El ex-presidente de Bolivia, Evo Morales, sigue en fuite après deux años de evasión, mientras el Gobierno y la Policía se contradicen sobre su situación. Según un reportaje de *infobae.com*, el Ejecutivo y las autoridades de seguridad no coinciden en la prioridad de su captura. Mientras el Gobierno afirma que hay cerca de 18.000 órdenes de arresto pendientes, la Policía desmiente esa afirmación, sugiriendo que la captura de Morales no es una prioridad.
El ex mandatario, quien fue depuesto en 2019 en un golpe de Estado, ha estado en el exilio en México desde entonces. Su situación legal sigue siendo incierta, con el Estado boliviano buscando su extradición. A pesar de las declaraciones oficiales, no se ha presentado ninguna evidencia concreta de su localización actual.
La tensión entre el poder ejecutivo y las fuerzas de seguridad refleja la complejidad de la situación política en Bolivia.
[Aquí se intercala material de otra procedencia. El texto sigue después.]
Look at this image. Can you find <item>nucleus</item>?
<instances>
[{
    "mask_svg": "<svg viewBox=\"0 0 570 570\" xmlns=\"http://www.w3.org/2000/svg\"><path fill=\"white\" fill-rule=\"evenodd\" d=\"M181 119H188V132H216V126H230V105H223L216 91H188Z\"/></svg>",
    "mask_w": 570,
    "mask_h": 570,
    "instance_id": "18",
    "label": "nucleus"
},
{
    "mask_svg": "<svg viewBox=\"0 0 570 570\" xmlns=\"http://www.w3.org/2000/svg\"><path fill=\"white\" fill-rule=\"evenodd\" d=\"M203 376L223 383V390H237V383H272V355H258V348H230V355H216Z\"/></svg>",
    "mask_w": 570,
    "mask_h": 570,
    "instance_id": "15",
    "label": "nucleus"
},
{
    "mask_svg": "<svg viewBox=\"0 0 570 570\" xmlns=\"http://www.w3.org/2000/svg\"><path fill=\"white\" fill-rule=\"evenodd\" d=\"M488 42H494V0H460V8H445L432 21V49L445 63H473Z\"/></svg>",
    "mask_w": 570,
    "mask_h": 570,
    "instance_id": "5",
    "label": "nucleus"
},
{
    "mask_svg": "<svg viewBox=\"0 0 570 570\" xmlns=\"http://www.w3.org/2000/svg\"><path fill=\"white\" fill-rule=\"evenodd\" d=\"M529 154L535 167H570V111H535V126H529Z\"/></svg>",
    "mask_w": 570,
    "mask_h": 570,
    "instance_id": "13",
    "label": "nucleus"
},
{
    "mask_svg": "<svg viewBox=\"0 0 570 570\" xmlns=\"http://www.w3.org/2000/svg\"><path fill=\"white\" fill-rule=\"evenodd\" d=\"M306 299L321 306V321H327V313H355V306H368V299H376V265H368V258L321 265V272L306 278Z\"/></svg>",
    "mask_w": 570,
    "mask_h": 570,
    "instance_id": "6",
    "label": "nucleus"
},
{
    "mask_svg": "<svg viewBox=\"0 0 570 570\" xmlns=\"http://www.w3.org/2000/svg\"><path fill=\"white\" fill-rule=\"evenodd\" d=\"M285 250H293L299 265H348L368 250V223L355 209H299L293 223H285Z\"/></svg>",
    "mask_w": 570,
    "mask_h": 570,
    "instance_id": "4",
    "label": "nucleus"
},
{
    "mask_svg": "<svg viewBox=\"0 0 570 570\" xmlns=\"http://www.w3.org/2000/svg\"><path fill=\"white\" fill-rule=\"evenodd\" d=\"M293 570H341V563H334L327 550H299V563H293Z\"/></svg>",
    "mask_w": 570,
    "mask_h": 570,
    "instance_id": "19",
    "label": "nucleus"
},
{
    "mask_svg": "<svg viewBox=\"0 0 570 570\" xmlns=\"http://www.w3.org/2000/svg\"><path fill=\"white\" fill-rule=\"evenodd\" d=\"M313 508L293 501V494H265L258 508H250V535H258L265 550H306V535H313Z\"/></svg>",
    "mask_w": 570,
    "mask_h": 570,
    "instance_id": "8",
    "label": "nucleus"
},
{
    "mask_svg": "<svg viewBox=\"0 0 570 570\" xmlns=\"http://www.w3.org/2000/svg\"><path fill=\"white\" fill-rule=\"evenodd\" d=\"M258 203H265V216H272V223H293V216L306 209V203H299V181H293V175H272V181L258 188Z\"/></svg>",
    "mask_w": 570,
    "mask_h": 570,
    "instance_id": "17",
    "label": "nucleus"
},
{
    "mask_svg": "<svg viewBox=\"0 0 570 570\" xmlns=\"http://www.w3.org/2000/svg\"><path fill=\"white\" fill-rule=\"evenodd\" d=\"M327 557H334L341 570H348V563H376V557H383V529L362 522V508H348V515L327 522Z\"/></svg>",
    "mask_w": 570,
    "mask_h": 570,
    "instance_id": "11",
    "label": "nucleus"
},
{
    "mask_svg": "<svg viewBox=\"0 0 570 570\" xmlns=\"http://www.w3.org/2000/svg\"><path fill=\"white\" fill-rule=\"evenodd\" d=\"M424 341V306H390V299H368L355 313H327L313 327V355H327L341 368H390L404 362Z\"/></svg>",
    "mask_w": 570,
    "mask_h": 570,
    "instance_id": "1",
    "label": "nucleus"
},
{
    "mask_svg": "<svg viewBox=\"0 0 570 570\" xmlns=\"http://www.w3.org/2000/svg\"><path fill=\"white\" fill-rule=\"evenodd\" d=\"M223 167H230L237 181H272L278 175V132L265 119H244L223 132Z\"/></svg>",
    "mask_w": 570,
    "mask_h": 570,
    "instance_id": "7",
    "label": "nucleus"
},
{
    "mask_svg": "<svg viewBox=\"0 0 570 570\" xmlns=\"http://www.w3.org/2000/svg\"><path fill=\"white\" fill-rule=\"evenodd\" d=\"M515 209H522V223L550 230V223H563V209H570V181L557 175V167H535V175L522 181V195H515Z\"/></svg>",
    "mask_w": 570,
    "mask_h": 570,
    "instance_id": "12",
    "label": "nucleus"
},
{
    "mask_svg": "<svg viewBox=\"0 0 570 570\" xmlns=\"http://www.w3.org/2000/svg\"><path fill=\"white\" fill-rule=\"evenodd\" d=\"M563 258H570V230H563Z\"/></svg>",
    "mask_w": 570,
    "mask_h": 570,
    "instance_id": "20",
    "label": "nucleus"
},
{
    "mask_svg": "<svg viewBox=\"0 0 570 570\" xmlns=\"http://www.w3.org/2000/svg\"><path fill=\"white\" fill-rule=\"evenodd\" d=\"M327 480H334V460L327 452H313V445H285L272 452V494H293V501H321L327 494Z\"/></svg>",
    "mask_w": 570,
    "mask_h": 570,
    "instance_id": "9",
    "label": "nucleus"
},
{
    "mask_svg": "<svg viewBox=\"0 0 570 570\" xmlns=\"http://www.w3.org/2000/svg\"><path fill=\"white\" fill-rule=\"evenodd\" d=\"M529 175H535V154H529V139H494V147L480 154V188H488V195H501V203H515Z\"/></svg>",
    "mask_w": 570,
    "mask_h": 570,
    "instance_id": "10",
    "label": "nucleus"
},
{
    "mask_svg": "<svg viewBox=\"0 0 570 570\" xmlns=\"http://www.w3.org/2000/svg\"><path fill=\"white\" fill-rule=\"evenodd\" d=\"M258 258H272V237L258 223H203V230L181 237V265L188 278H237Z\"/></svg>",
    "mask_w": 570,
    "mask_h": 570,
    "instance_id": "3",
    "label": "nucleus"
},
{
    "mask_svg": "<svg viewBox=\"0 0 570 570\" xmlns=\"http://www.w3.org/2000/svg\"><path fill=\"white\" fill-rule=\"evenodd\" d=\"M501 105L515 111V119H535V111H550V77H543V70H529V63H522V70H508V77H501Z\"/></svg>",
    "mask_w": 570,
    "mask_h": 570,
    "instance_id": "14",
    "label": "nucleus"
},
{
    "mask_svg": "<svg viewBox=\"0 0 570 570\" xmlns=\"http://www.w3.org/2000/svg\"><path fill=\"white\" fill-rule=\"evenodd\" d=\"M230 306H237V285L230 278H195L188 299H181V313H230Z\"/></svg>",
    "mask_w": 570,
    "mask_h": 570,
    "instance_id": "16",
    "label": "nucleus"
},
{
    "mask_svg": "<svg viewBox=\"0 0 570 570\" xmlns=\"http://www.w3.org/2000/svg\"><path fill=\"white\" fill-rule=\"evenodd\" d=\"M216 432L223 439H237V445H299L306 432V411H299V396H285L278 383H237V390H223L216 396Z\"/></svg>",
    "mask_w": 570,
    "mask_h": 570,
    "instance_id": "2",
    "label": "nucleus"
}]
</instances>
Mientras el Gobierno insiste en la necesidad de resolver casos pendientes, la Policía parece tener una prioridad distinta. Esta discrepancia podría afectar la eficacia de las investigaciones en curso.
La comunidad internacional sigue de cerca el caso, esperando una resolución que pueda estabilizar la situación en el país. Mientras tanto, Evo Morales sigue siendo un símbolo de la crisis política en Bolivia.